Father’s Day has always seemed to me a silly kind of holiday. It’s a time to give Dad something he doesn’t need, like another splashy necktie, or, what’s worse, something he does need—like an electric staple gun that takes away his last excuse for not rescreening the porch. Until recently, at least, fathers did not need a special day, because they ruled the roost and ruled the world—ask any feminist.

In recent years, fathers have been taking it on the chin in the media. If you can believe what you hear on the evening news, we fathers are either “deadbeat dads” who abandon our families and refuse to pay child support, or, if we don’t run off with a younger woman, we stay at home beating our wives and molesting our children. Predictably, support groups and advocacy movements have sprung up, defending “men’s rights” and demanding recognition for all that fathers contribute to society.

I’m sure they all mean well, but speaking as a son and as a father, I have to say, “No thank you.” I’d rather be insulted by the press and hounded by social workers than join my voice to the chorus of whiners. If fatherhood means anything, it means accepting responsibility for yourself and your family, without offering apologies or expecting gratitude.

Fathers and mothers cannot afford to care too much about what other people think. This includes their children, who quite naturally resent being told what to do, day after day. Years ago, when I was a young college professor, I had a colleague who refused to discipline his kids. His excuse, he said, was that he didn’t want to do anything that would make his children dislike him in later years. “I never want to lose their love.” In other words, how they felt about him was more important than how they turned out as human beings.

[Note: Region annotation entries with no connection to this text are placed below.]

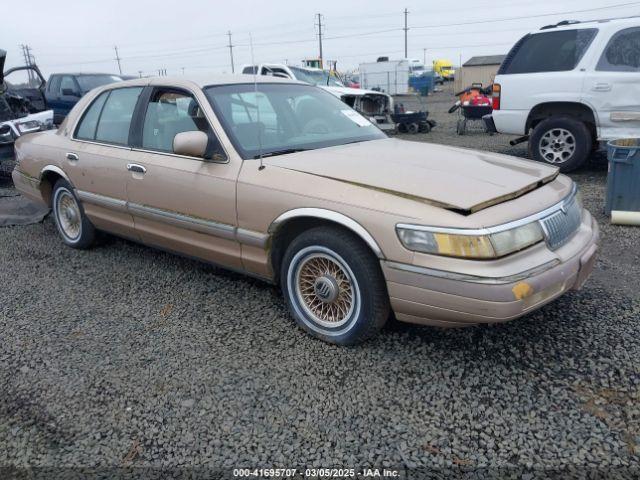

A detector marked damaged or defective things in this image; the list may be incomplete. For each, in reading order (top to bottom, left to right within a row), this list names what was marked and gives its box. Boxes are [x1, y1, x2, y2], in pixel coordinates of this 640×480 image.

peeling paint on hood [262, 139, 556, 214]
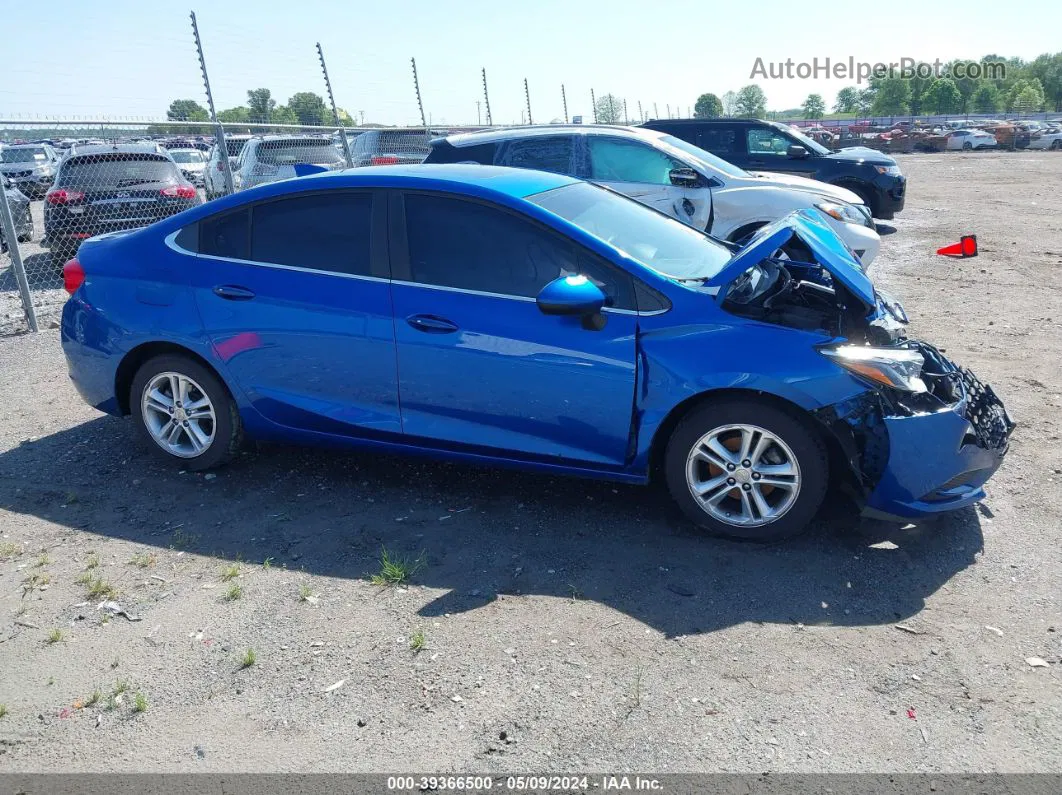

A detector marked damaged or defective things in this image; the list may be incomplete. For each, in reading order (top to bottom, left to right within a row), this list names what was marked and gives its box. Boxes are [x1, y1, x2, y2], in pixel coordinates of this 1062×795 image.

crumpled hood [748, 171, 864, 205]
damaged headlight [816, 202, 872, 227]
crumpled hood [712, 208, 876, 310]
damaged headlight [820, 346, 928, 392]
front-end collision damage [816, 340, 1016, 516]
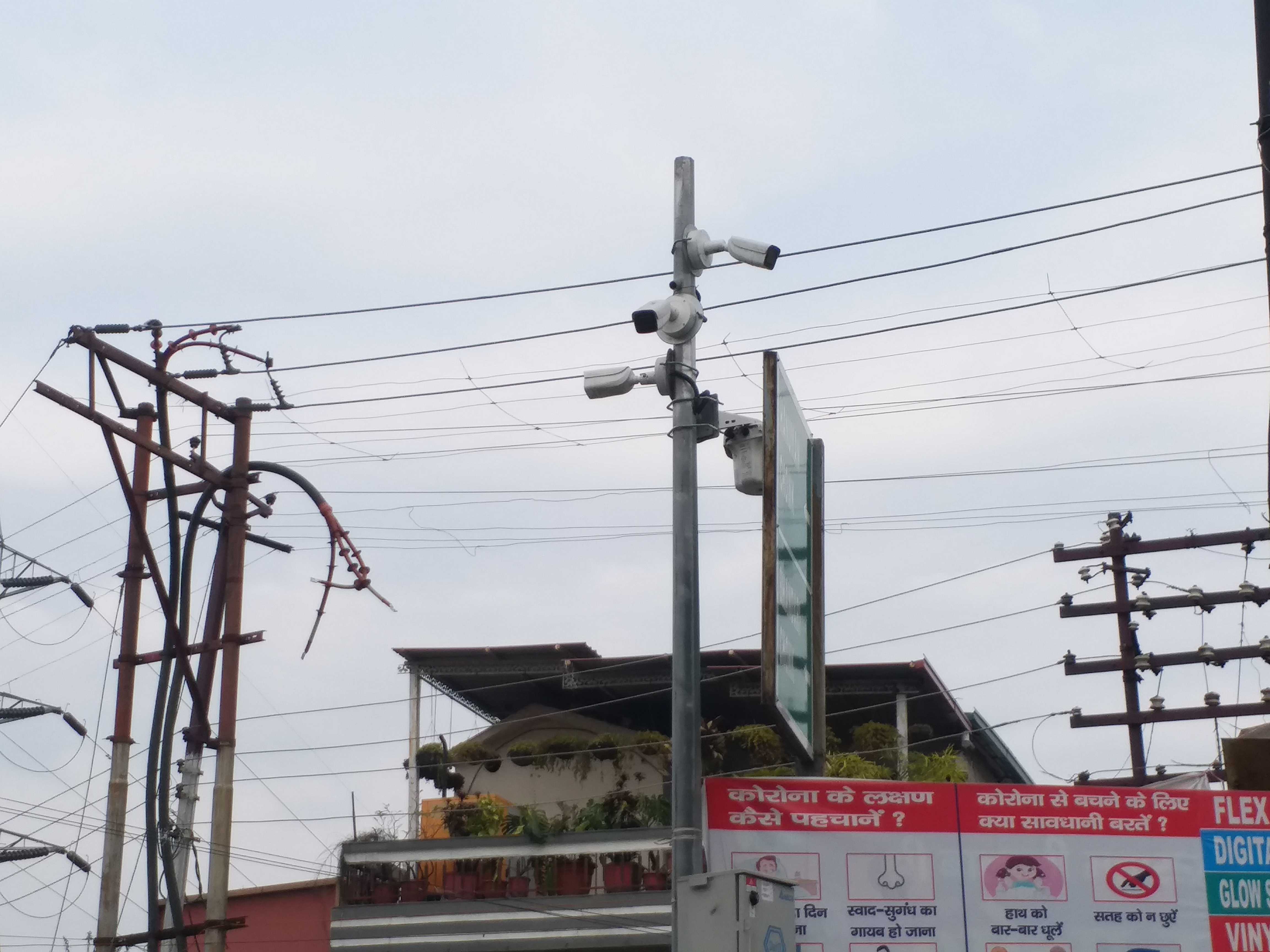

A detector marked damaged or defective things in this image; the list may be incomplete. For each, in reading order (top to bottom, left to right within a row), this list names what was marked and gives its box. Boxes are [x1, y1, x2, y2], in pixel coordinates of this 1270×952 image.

rusty utility pole [1058, 518, 1270, 785]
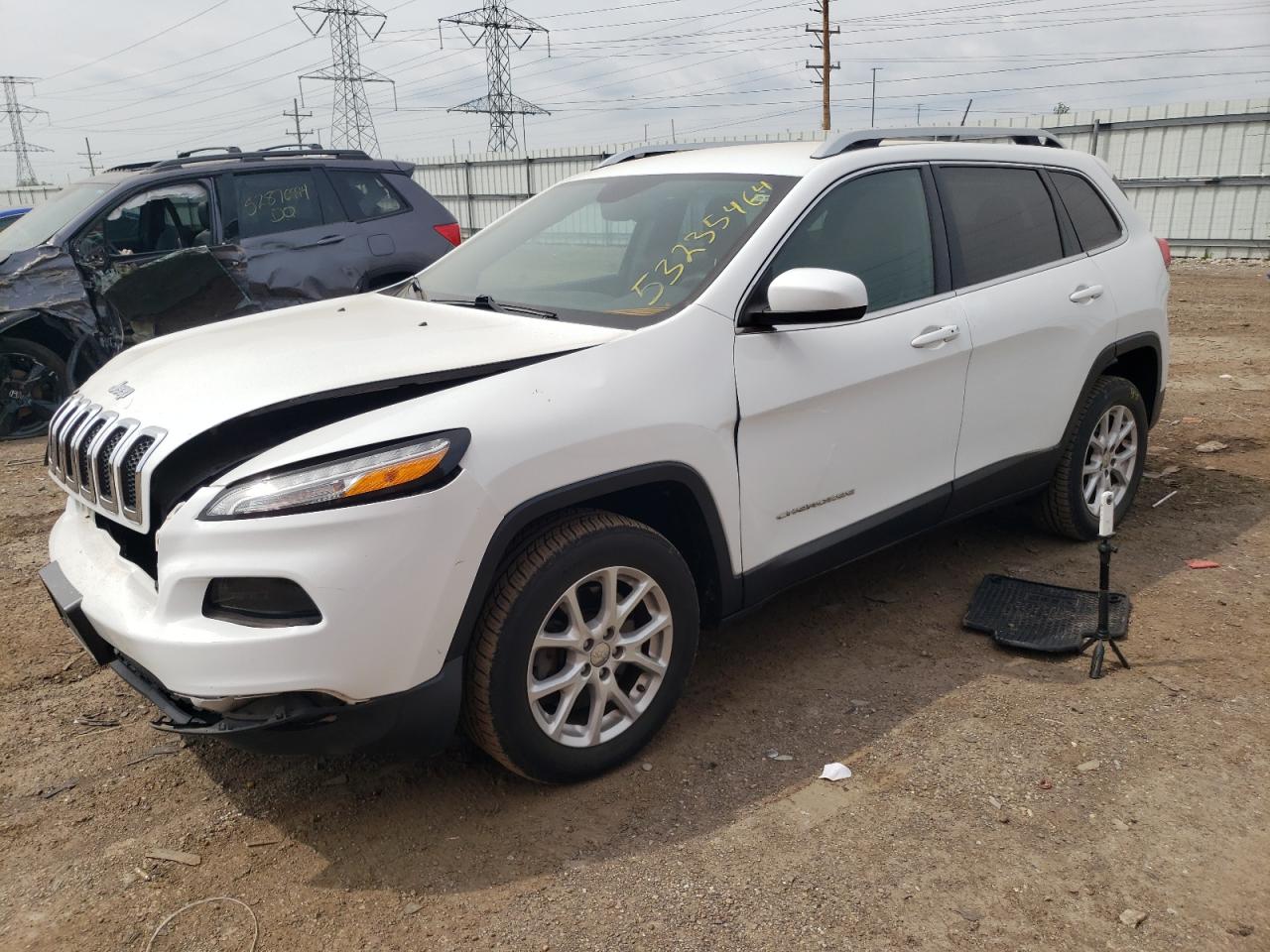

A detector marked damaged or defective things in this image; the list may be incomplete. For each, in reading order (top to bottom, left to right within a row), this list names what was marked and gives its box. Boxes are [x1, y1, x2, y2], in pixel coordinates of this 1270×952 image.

damaged dark suv [0, 144, 464, 438]
dented hood [75, 293, 629, 446]
damaged front bumper [38, 563, 467, 756]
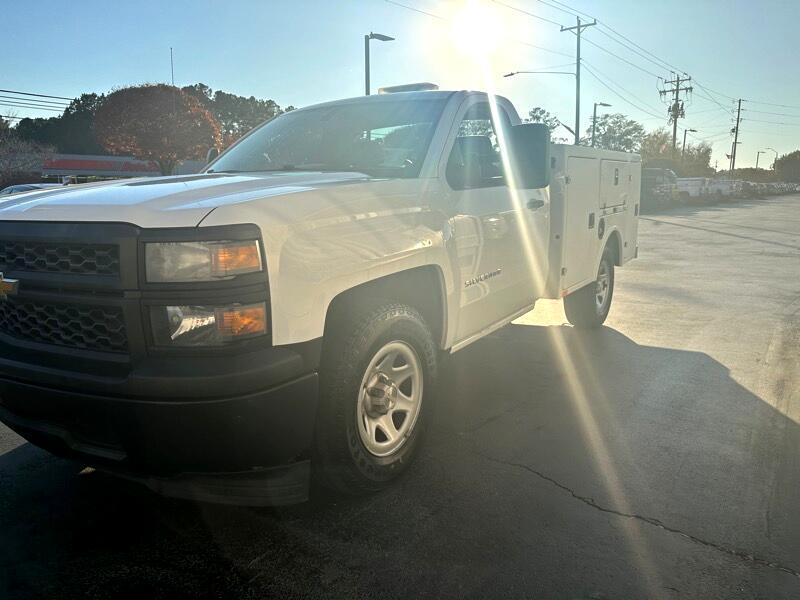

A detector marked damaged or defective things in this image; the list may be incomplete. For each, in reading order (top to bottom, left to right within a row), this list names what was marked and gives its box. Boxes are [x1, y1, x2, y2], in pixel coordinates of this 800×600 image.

pavement crack [476, 452, 800, 580]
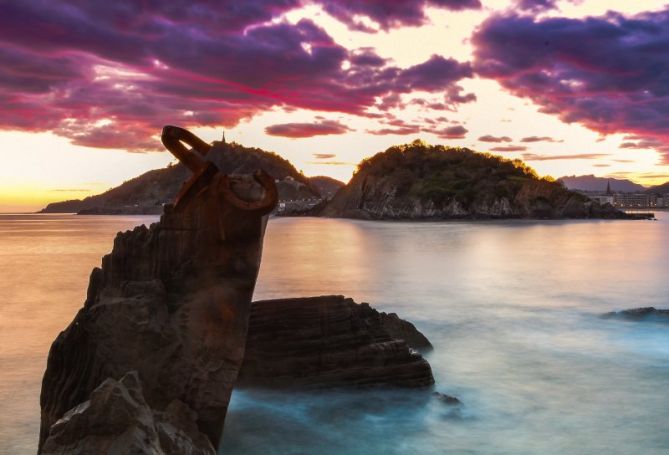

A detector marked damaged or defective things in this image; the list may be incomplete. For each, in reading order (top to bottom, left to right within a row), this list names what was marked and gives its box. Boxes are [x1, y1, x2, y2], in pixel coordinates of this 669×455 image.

rusty iron sculpture [37, 127, 278, 452]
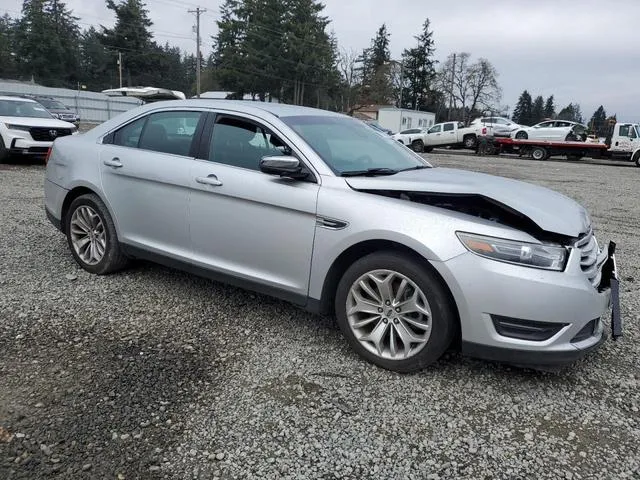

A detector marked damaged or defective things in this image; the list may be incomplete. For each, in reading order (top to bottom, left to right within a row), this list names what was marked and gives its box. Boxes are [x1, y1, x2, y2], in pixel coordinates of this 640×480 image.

crumpled hood [344, 167, 592, 238]
broken headlight [458, 233, 568, 272]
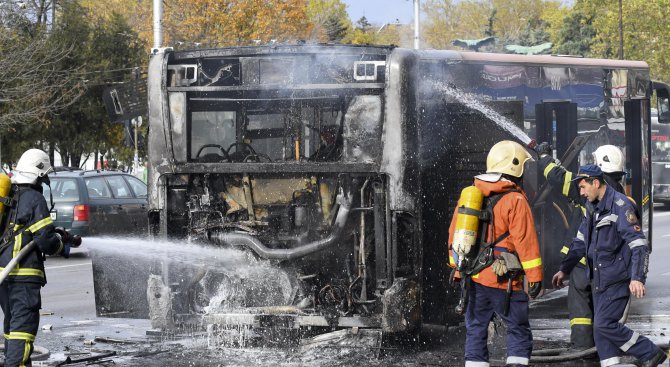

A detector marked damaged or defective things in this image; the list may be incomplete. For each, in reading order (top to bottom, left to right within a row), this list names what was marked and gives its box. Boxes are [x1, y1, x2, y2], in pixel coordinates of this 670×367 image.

charred metal panel [169, 92, 188, 162]
destroyed bus window [190, 100, 344, 162]
charred metal panel [346, 96, 384, 164]
burnt bus [92, 46, 652, 342]
burnt engine compartment [160, 172, 392, 328]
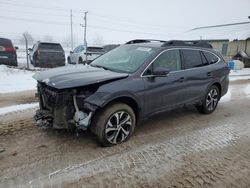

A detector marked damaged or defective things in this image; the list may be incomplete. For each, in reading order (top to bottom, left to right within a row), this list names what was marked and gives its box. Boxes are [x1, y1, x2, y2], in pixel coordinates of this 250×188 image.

crushed front end [33, 82, 98, 129]
damaged front bumper [33, 83, 98, 130]
crumpled front hood [32, 65, 128, 89]
damaged gray suv [33, 39, 230, 146]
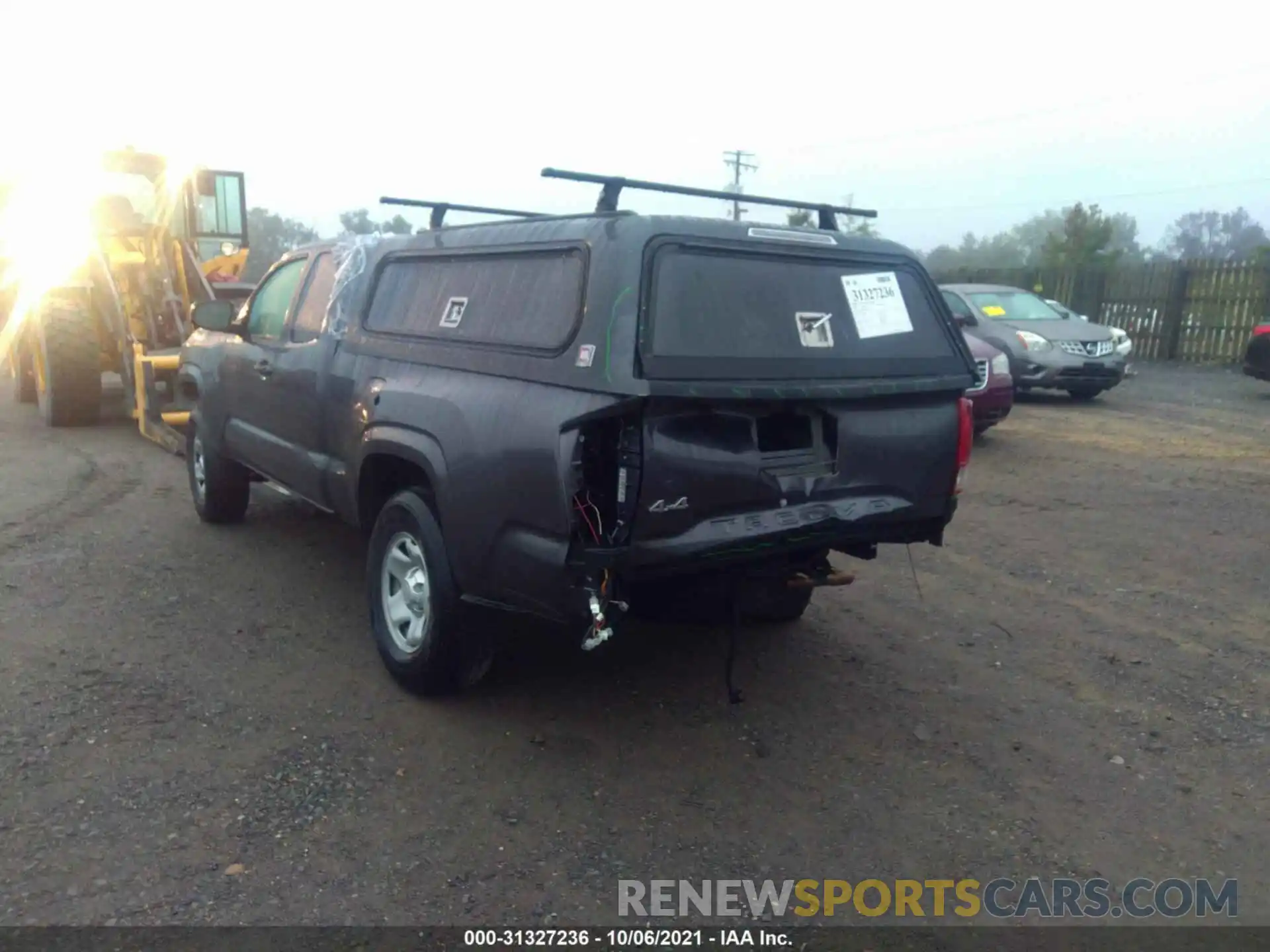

I am quite sure that my own children wish, from time to time, that they had a less exacting father, someone who was not always finding fault with their homework or punishing them for what they regard as minor infractions of household rules. “Some day they’ll thank me,” I say to myself, but for all I know they’re just as likely to find a therapist who will convince them their father was a monster. I want their love and respect, but even more than that, I want them to grow up to be good men and women who will accept responsibility for themselves without blaming their problems on everyone else.

When I was a boy, I loved and respected my father, but I also feared him. “Shh,” my mother would warn us in the midst of our mayhem, “your father’s home.” We settled down immediately. Although my mother smacked me once or twice for giving her “sass,” my father never laid a hand on me. He didn’t have to. He was a big man, physically intimidating. As a 70-year-old heart patient, he was insulted and threatened by a pair of biker hoodlums on the streets of Atlanta. He warned them not to come any closer, and when one of them made the mistake, he decked him with a single punch. One day, teaching me to box, his left hook just grazed my chin. It almost took my head off.

But it was not my father’s physical strength that overawed me, but his moral certainty, backed up by the eloquence of his tongue—”his refined vocabulary most unpleasantly emphatic.” My mother told me that she never worried about my father cheating on her, because she knew that in betraying her he would be betraying himself, which is something he refused to do.

I hope that my wife has the same confidence in me, although I will probably never be the man my father was, or the father he was, for that matter. My children do not fear me, and when I bark out commands, one of my daughters will come up and rumple my hair, saying, “Of course, daddy.” These are degenerate times, but I hope that I will never degenerate so far that I will have to join a support group for fathers who get no respect.